- **Document section**
Question

select the correct answer.
assuming no denominator equals zero, which expression is equivalent to the given expression?
image of the fraction: numerator is 1 over (a² - 2a - 8), denominator is (a - 5)/(a - 4)
options:

1. (a - 4)/(a + 2)
2. 1/(a + 2)(a - 5)
3. (a + 2)/(a - 5)
4. (a - 5)/(a - 4)²

Explanation:

Step1: Rewrite complex fraction as multiplication

Dividing by a fraction is multiplying by its reciprocal:
$$\frac{1}{a^2-2a-8} \div \frac{a-5}{a-4} = \frac{1}{a^2-2a-8} \times \frac{a-4}{a-5}$$

Step2: Factor the quadratic denominator

Factor $a^2-2a-8$ into binomials:
$$a^2-2a-8 = (a-4)(a+2)$$
Substitute back:
$$\frac{1}{(a-4)(a+2)} \times \frac{a-4}{a-5}$$

Step3: Cancel common terms

Cancel $(a-4)$ from numerator and denominator:
$$\frac{1}{(a+2)} \times \frac{1}{a-5} = \frac{1}{(a+2)(a-5)}$$

Answer:

$\frac{1}{(a+2)(a-5)}$ (second option)

- **Material shown**
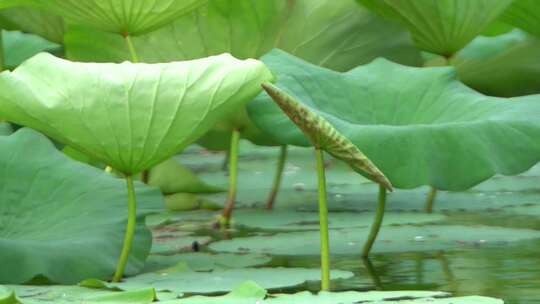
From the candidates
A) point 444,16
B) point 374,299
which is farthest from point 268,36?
point 374,299

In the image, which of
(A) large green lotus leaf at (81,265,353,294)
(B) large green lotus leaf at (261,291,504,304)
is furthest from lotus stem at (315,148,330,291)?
(B) large green lotus leaf at (261,291,504,304)

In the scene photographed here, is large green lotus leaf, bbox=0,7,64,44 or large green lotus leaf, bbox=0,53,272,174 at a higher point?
large green lotus leaf, bbox=0,7,64,44

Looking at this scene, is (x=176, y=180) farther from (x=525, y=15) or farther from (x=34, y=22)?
(x=525, y=15)

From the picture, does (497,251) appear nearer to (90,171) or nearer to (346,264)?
(346,264)

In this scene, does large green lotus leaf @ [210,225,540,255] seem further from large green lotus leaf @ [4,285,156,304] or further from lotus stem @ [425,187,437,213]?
large green lotus leaf @ [4,285,156,304]

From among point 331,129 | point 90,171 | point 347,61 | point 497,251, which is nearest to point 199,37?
point 347,61

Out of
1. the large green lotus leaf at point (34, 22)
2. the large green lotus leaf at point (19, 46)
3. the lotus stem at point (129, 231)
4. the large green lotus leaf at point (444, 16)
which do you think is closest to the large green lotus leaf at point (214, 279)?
the lotus stem at point (129, 231)
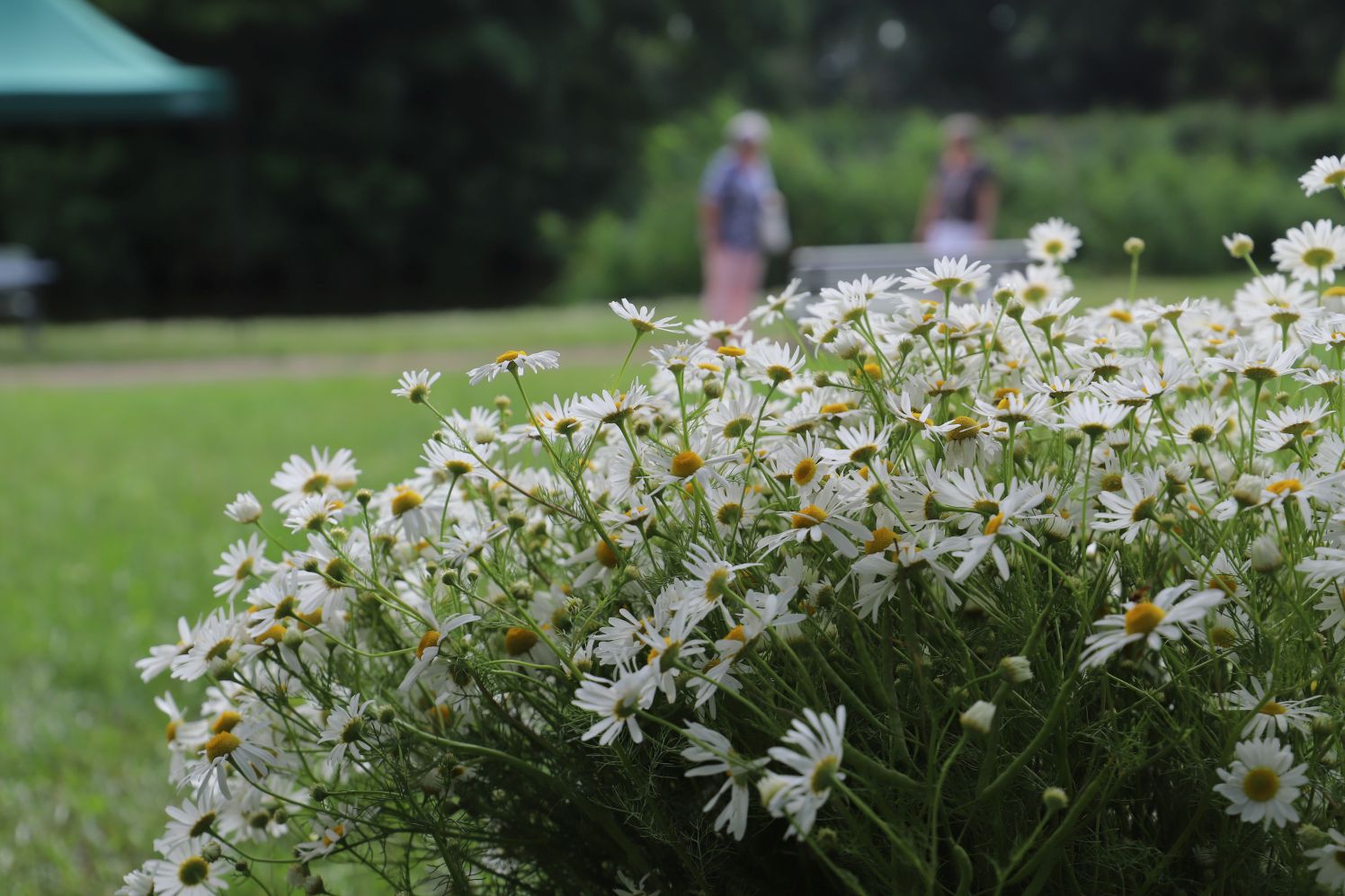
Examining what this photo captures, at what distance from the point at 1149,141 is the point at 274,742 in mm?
23851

- **Your instructions**
Reproduce word for word the part of the fraction-simplification solution above starting at "assuming no denominator" and ending at "is (a - 5)/(a - 4)".

- **Reply to the task**
assuming no denominator equals zero, which expression is equivalent to the given expression?
image of the fraction: numerator is 1 over (a² - 2a - 8), denominator is (a - 5)/(a - 4)